The first gift of the new year seems to be the head cold that I watched everyone else suffer from over Christmas, and felt truly sorry and sad for them, but figured, wrongly, that I had already had it. Now that they are all feeling sort of better I guess I will descend once more into the murky thinking of a brain compressed by sinus trouble and other terrors.

It seems fitting, though, what with the hideously cold weather. And the fact that Hygge, after only a year, has been declared dead by someone who seems to know. We don’t have universal healthcare, see, and have to work longer than 38 hours a week, and so we can’t have Hygge because we care about things more than people. And also Donald Trump. I love how everything eventually comes back to our broken political sphere, even and including the weather, and whether or not we can be marketed thick socks in the name of reaching that highest rainbow bridge of cozy comfort.

I mean, I love that 2017, for me anyway, was a year of reading both about assembling lots of extra cozy junk (Hygge) and the year of Kon Mari, who is anxious that the soul of the sock (that’s not a typo, it is the ‘soul of the sock’ not the ‘sole of the sock’) be allowed to rest from its labors when it’s not on my foot.

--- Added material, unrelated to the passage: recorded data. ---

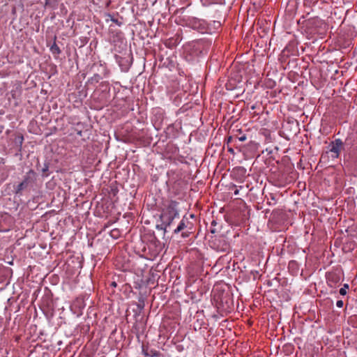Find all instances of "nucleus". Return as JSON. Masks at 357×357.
Masks as SVG:
<instances>
[{
  "label": "nucleus",
  "instance_id": "18",
  "mask_svg": "<svg viewBox=\"0 0 357 357\" xmlns=\"http://www.w3.org/2000/svg\"><path fill=\"white\" fill-rule=\"evenodd\" d=\"M357 322V315H353L349 318L348 322Z\"/></svg>",
  "mask_w": 357,
  "mask_h": 357
},
{
  "label": "nucleus",
  "instance_id": "22",
  "mask_svg": "<svg viewBox=\"0 0 357 357\" xmlns=\"http://www.w3.org/2000/svg\"><path fill=\"white\" fill-rule=\"evenodd\" d=\"M238 140H239V141H241V142H243V141H245V135H243V136L240 137L238 138Z\"/></svg>",
  "mask_w": 357,
  "mask_h": 357
},
{
  "label": "nucleus",
  "instance_id": "13",
  "mask_svg": "<svg viewBox=\"0 0 357 357\" xmlns=\"http://www.w3.org/2000/svg\"><path fill=\"white\" fill-rule=\"evenodd\" d=\"M102 79V77L99 74H94L91 77L89 78L87 83L90 84H96Z\"/></svg>",
  "mask_w": 357,
  "mask_h": 357
},
{
  "label": "nucleus",
  "instance_id": "9",
  "mask_svg": "<svg viewBox=\"0 0 357 357\" xmlns=\"http://www.w3.org/2000/svg\"><path fill=\"white\" fill-rule=\"evenodd\" d=\"M201 4L204 7H210L213 6H222L225 3V0H200Z\"/></svg>",
  "mask_w": 357,
  "mask_h": 357
},
{
  "label": "nucleus",
  "instance_id": "30",
  "mask_svg": "<svg viewBox=\"0 0 357 357\" xmlns=\"http://www.w3.org/2000/svg\"><path fill=\"white\" fill-rule=\"evenodd\" d=\"M112 21L114 22H117L116 20L112 19Z\"/></svg>",
  "mask_w": 357,
  "mask_h": 357
},
{
  "label": "nucleus",
  "instance_id": "5",
  "mask_svg": "<svg viewBox=\"0 0 357 357\" xmlns=\"http://www.w3.org/2000/svg\"><path fill=\"white\" fill-rule=\"evenodd\" d=\"M342 272L340 269H333L326 273L327 284L330 287H336L342 280Z\"/></svg>",
  "mask_w": 357,
  "mask_h": 357
},
{
  "label": "nucleus",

You ping back and forth between obsessing over having too many things and then trying to acquire more things because of needing to be comfortable and not freeze to death, but then trying to get rid of them because you confused need with want, but then being sad that you did get rid of them because it turns out you could have used them after all, back and forth and back and forth. Then some Danish Knowing Person comes along and wags her finger that it’s about the People, see, not the Things, but it doesn’t matter what you do or buy, you can’t win ever because of Donald Trump.

See, I don’t think we Want to win. I think we in the west like feeling bad and guilty. And then we like complaining about how the guilt is making us unhappy, and so then we feel bad about not being happy. Round and round again. I use ‘we’ and ‘us’ loosely of course. Making pronouncements about Us Americans is unhelpful because we, of course, are all different. Only some of us are full of self flagellating angst about how much stuff we have. Others of us are full of anxiety about the people. But all of us can do with a better pair of socks.